GT540M is a mobile GPU, so I assume you're running on a laptop, and furthermore you may be hosting the X display on the 540M GPU.

I built a complete version of your code:

#include <stdio.h>
#include <stdlib.h>
#include <thrust/sort.h>
#include <sys/time.h>
#include <omp.h>
#include <iostream>
#include <algorithm>

#define MIN(a,b) (((a)<(b))?(a):(b))



static const int WORK_SIZE = 2097152;



int find_min(int *a,int length){
  int min = a[0];
  for (int i=1;i<length;i++)
            if (a[i]<min)
        min=a[i];
  return min;
}


__global__ static void red_min(int *g_idata,int *g_odata) {
    extern __shared__ int sdata[];
    unsigned int tid = threadIdx.x;
    unsigned int i = blockIdx.x * blockDim.x + threadIdx.x;
    sdata[tid]= g_idata[i];
    __syncthreads();

    for(unsigned int s=blockDim.x/2; s > 0; s >>= 1) {
        if (tid<s) {
            sdata[tid] = MIN(sdata[tid],sdata[tid + s]);
        }
        __syncthreads();
    }
    if (tid == 0)
        g_odata[blockIdx.x] = sdata[0];
}





int main(void) {
    int *d1,*d2;
    int i,*result;
    int *idata,*fdata;
    srand ( time(NULL) );
    result = (int *)malloc(sizeof(int));
    idata = (int *)malloc(WORK_SIZE*sizeof(int));
    fdata = (int *)malloc(WORK_SIZE*sizeof(int));
    cudaMalloc((int**)&d1,WORK_SIZE*sizeof(int));
    cudaMalloc((int**)&d2,WORK_SIZE*sizeof(int));


    for (i = 0; i < WORK_SIZE; i++){
       idata[i] = rand();
       fdata[i] = i;
    }
    struct timeval begin, end;
    gettimeofday(&begin, NULL);
    *result = find_min(idata,WORK_SIZE);
    printf( "Minimum Element CPU: %d \n", *result);
    gettimeofday(&end, NULL);
    int time  =   (end.tv_sec * (unsigned int)1e6 +   end.tv_usec) - (begin.tv_sec *    (unsigned int)1e6 + begin.tv_usec);
    printf("Microseconds elapsed CPU: %d\n", time);

    cudaMemcpy(d1,idata,WORK_SIZE*sizeof(int),cudaMemcpyHostToDevice);



    cudaEvent_t start, stop;
    cudaEventCreate( &start);
    cudaEventCreate( &stop);
    cudaEventRecord(start,0);
    int num_blocks = 16384;
    bool flag = true;
    int loops = 0;
    while (num_blocks>0){
        if (flag) {
            red_min<<<num_blocks,128,128*sizeof(int)>>>(d1,d2);
        }
        else {
            red_min<<<num_blocks,128,128*sizeof(int)>>>(d2,d1);
        }
        num_blocks /= 128;
        flag = !flag;
        loops++;
    }
    cudaEventRecord(stop, 0);
    cudaEventSynchronize(stop);
    float et = 0.0f;
    cudaEventElapsedTime(&et, start, stop);
    printf("GPU time: %fms, in %d loops\n", et, loops);
    int gpuresult;
    if (flag)
      cudaMemcpy(&gpuresult, d1, sizeof(int), cudaMemcpyDeviceToHost);
    else
      cudaMemcpy(&gpuresult, d2, sizeof(int), cudaMemcpyDeviceToHost);
    printf("GPU min: %d\n", gpuresult);
    return 0;
}

compiled it:

$ nvcc -O3 -arch=sm_20 -o t264 t264.cu

and ran it on a M2050 GPU, RHEL 5.5, CUDA 5.5, Xeon X5650 CPU

$ ./t264
Minimum Element CPU: 288
Microseconds elapsed CPU: 1217
GPU time: 0.621408ms, in 3 loops
GPU min: 288
$

So my CPU results were pretty close to yours, but my GPU results were about 5-6x faster.

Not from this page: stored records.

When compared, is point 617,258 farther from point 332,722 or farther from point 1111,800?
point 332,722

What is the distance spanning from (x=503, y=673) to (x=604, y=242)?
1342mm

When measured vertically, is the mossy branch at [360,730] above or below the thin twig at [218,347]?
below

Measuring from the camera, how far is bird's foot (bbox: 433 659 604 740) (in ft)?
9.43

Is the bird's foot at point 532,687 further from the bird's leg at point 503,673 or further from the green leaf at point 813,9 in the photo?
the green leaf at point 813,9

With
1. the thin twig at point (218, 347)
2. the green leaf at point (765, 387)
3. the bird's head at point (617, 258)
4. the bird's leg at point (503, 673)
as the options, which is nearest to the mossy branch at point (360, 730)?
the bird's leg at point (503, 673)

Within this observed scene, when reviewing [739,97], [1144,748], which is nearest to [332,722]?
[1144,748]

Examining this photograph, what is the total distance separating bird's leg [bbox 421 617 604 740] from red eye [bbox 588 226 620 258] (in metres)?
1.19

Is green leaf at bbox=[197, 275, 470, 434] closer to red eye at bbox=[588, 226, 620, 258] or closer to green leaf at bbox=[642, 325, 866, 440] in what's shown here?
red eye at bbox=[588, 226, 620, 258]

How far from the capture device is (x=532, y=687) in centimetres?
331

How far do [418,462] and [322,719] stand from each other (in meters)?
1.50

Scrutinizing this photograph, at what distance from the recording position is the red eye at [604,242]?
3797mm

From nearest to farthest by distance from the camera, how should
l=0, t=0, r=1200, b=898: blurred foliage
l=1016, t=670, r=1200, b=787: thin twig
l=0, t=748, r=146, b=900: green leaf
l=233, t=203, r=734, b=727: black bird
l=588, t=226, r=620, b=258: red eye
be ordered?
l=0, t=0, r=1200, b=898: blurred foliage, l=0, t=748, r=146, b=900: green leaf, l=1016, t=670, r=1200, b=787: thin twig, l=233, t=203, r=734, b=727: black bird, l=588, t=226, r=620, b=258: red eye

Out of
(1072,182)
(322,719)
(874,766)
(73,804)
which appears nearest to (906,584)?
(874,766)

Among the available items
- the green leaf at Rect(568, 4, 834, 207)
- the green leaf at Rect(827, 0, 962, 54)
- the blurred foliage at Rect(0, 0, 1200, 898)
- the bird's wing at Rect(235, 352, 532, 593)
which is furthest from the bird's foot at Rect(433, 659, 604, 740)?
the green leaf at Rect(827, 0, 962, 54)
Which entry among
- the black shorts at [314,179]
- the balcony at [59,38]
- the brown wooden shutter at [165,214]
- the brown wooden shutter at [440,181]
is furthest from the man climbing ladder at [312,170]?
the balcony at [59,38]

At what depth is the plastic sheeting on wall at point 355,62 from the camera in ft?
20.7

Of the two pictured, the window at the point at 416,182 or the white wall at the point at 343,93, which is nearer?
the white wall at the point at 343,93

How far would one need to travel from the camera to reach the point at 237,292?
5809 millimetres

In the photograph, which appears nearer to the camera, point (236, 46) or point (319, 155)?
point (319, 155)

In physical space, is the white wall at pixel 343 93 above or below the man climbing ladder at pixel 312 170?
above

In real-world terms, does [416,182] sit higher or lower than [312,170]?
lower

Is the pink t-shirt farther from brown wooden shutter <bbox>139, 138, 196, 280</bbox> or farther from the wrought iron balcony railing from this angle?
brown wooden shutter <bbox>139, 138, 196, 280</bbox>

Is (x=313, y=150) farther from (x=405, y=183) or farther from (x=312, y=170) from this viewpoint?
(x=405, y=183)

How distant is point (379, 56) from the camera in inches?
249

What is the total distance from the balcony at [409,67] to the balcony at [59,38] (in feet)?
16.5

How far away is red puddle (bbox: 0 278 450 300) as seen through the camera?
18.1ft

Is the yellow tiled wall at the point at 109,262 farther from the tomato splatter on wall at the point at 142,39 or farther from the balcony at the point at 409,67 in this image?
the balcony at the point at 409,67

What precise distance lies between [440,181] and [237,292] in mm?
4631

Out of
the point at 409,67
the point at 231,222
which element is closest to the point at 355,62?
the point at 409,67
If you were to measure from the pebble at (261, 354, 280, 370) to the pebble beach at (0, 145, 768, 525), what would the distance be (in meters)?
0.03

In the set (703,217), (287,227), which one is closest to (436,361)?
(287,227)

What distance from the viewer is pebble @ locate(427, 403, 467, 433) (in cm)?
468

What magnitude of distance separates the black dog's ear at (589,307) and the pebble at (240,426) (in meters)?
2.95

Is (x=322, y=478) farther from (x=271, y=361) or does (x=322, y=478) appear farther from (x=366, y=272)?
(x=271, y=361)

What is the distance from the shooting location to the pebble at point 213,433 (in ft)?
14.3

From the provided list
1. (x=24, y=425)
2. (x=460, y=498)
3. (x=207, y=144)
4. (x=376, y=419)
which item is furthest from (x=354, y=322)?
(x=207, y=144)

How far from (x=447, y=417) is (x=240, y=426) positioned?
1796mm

If we compare M2050 to your GT540M, we see that the M2050 has 14 SMs whereas the GT540M has 2. More importantly, the M2050 has about 5x the memory bandwidth of your GT540M GPU (28.8GB/s peak theoretical for GT540M vs. ~150GB/s peak theoretical for M2050)

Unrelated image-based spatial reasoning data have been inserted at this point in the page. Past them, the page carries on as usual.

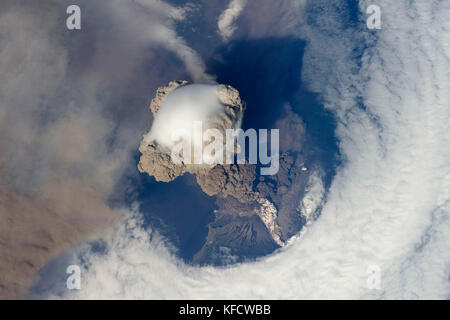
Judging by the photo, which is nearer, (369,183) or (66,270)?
(66,270)

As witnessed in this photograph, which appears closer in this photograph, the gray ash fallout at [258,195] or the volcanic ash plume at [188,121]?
the volcanic ash plume at [188,121]

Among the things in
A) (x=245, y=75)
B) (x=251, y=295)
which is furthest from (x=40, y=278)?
(x=245, y=75)

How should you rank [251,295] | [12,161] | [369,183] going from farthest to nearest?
[369,183] < [251,295] < [12,161]

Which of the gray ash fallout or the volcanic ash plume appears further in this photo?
the gray ash fallout

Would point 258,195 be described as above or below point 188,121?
Result: below

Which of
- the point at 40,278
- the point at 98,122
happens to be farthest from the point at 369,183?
the point at 40,278

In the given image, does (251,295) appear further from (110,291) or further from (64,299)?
(64,299)

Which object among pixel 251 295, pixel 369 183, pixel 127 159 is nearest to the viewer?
pixel 127 159

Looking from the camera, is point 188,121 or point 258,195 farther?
point 258,195

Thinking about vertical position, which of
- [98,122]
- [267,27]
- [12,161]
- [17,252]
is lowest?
[17,252]

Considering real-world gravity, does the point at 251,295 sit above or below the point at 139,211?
below
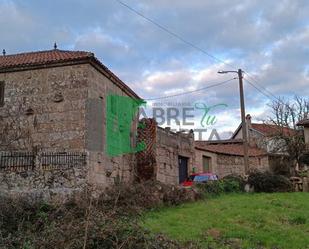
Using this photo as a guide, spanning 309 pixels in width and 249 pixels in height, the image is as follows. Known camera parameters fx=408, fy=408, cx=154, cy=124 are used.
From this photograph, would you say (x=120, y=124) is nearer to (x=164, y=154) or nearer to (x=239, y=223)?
(x=164, y=154)

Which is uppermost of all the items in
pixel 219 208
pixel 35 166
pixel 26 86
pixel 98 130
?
pixel 26 86

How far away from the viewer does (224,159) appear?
101ft

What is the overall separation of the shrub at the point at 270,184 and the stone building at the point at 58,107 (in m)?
6.95

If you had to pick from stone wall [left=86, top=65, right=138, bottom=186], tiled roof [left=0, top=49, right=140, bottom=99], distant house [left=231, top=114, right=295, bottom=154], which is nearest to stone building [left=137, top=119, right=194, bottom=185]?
stone wall [left=86, top=65, right=138, bottom=186]

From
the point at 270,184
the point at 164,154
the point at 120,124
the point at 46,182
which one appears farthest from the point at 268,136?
the point at 46,182

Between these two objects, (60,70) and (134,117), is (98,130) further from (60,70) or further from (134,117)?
(134,117)

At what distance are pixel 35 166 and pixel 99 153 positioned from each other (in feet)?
8.32

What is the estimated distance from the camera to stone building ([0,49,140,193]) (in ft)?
46.0

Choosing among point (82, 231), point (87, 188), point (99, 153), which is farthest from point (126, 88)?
point (82, 231)

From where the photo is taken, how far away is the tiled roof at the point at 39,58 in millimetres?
14383

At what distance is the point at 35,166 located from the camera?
12.7 meters

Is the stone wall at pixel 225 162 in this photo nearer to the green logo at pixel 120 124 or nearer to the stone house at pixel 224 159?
the stone house at pixel 224 159

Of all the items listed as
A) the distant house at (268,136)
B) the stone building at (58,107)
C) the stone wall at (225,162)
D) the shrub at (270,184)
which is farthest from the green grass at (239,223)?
the distant house at (268,136)

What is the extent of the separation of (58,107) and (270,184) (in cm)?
985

Since a well written parallel reduction is a memory bandwidth constrained code on GPUs, the speed difference between your GPU and my GPU makes sense.

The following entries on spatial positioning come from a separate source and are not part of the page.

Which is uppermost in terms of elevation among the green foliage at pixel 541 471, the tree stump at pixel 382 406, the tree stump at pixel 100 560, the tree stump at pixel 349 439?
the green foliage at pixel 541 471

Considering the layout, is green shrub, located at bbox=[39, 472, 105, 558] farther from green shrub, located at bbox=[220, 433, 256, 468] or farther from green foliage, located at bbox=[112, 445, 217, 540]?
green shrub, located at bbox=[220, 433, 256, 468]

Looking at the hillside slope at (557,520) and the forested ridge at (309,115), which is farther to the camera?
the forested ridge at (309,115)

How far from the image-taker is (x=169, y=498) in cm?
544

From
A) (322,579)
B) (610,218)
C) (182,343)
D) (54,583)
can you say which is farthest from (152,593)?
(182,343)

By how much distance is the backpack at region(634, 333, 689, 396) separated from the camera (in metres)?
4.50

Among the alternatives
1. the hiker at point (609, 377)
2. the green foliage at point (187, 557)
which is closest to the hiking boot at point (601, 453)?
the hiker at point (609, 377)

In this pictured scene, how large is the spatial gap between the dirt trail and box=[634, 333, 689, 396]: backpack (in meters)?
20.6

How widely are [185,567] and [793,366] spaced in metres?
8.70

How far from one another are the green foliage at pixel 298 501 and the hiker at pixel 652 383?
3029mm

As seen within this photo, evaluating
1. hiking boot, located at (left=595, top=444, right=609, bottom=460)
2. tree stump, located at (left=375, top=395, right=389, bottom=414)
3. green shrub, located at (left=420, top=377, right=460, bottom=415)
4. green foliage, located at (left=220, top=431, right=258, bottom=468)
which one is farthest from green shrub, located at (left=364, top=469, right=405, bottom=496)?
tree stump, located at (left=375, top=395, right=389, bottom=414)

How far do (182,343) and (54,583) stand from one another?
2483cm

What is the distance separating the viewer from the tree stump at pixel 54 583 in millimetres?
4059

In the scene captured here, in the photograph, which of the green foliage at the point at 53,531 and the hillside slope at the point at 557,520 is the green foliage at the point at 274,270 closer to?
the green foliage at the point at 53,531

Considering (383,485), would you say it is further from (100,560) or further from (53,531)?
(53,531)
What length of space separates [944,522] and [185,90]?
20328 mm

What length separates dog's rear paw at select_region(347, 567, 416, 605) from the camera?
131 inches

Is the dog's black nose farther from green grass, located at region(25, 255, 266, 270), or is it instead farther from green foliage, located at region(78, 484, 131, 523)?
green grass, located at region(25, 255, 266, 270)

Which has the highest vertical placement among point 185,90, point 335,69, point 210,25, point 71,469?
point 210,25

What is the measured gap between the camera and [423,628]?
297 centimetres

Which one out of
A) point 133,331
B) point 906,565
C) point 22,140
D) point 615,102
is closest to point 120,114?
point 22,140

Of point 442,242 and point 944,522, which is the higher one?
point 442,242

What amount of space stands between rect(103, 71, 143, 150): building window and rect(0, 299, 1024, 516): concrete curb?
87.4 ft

So I would say your results are probably about what is expected, and to get better results you will probably need a faster GPU.

Also, if your GT540M is also hosting an X display, it's possible that the GPU timing is corrupted by display activity. If we are timing a single kernel, this is not normally an issue - the kernel execution interrupts the display processing briefly. But when we are timing a sequence of kernels in succession, it's possible for the display tasks to jump in and execute in-between kernel calls (the GPU is multi-tasking when it is asked to both support a display and also process CUDA code). Therefore, this may be a possible performance impact in your case as well.